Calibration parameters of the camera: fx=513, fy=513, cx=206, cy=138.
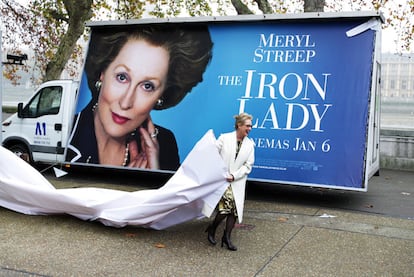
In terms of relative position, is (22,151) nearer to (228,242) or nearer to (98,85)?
(98,85)

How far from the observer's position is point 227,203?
5.96m

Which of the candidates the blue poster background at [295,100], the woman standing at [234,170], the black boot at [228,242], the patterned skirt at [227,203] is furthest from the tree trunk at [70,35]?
the black boot at [228,242]

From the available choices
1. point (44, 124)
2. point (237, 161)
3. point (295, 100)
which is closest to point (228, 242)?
point (237, 161)

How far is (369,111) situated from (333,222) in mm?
1967

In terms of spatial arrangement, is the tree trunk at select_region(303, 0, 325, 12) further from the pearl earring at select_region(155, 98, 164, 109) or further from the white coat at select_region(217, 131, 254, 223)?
the white coat at select_region(217, 131, 254, 223)

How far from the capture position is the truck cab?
10.7m

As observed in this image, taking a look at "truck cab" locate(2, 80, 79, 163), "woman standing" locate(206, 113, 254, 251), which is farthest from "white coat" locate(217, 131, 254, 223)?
"truck cab" locate(2, 80, 79, 163)

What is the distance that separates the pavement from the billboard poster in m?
0.76

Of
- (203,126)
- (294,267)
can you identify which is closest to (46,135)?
(203,126)

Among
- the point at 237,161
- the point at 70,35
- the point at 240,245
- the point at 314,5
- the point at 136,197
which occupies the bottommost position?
the point at 240,245

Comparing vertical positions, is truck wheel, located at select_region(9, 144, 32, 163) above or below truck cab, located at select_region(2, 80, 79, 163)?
below

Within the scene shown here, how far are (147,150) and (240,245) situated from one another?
3.90 m

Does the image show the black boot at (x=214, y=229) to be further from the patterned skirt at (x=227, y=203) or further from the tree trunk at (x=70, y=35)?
the tree trunk at (x=70, y=35)

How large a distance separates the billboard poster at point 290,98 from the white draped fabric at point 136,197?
2723mm
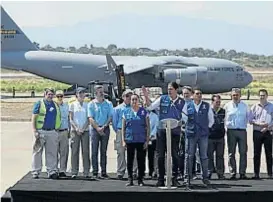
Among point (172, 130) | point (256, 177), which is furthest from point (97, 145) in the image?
point (256, 177)

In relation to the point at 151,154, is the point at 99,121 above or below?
above

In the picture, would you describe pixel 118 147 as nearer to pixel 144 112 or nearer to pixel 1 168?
pixel 144 112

Task -
Reproduce all the lines above, substituting "floral skirt" for every occurrence of "patterned skirt" and keeping everything else unchanged. Omit the pictures from your output.

Exercise output -
Calibration parameters of the camera: fx=513, fy=513, cx=206, cy=138.
In terms of relative position, is (22,151) nearer to (228,242) or nearer to (98,85)?
(98,85)

How far from the observer's position is point 227,203?
5.96m

Which of the candidates the blue poster background at [295,100], the woman standing at [234,170], the black boot at [228,242], the floral skirt at [227,203] is furthest from the tree trunk at [70,35]?
the black boot at [228,242]

From the available choices
1. point (44, 124)
2. point (237, 161)
3. point (295, 100)
which is closest to point (228, 242)?
point (237, 161)

How far is (369,111) situated from (333,222) in mm?
1967

In terms of spatial arrangement, is the tree trunk at select_region(303, 0, 325, 12) further from the pearl earring at select_region(155, 98, 164, 109) or further from the white coat at select_region(217, 131, 254, 223)?
the white coat at select_region(217, 131, 254, 223)

How far from the capture position is the truck cab?
10.7m

As observed in this image, taking a look at "truck cab" locate(2, 80, 79, 163), "woman standing" locate(206, 113, 254, 251), which is farthest from "white coat" locate(217, 131, 254, 223)?
"truck cab" locate(2, 80, 79, 163)

What is the distance that separates the pavement from the billboard poster in m?
0.76

Of
- (203,126)
- (294,267)
can you identify which is closest to (46,135)?
(203,126)

Among
- the point at 237,161
- the point at 70,35
- the point at 240,245
- the point at 314,5
- the point at 136,197
which occupies the bottommost position?
the point at 240,245

Comparing vertical positions, is truck wheel, located at select_region(9, 144, 32, 163) above or below truck cab, located at select_region(2, 80, 79, 163)?
below

Within the scene shown here, how far are (147,150) and (240,245) situated from one another?
3.90 m

Does the image show the black boot at (x=214, y=229) to be further from the floral skirt at (x=227, y=203) or further from the tree trunk at (x=70, y=35)?
the tree trunk at (x=70, y=35)

How large a distance separates the billboard poster at point 290,98 from the white draped fabric at point 136,197?
2723mm
Among point (172, 130) | point (256, 177), which is furthest from point (97, 145) in the image?
point (256, 177)

In relation to the point at 151,154, is the point at 99,121 above or below?
above

In the picture, would you describe pixel 118 147 as nearer to pixel 144 112 or nearer to pixel 1 168?
pixel 144 112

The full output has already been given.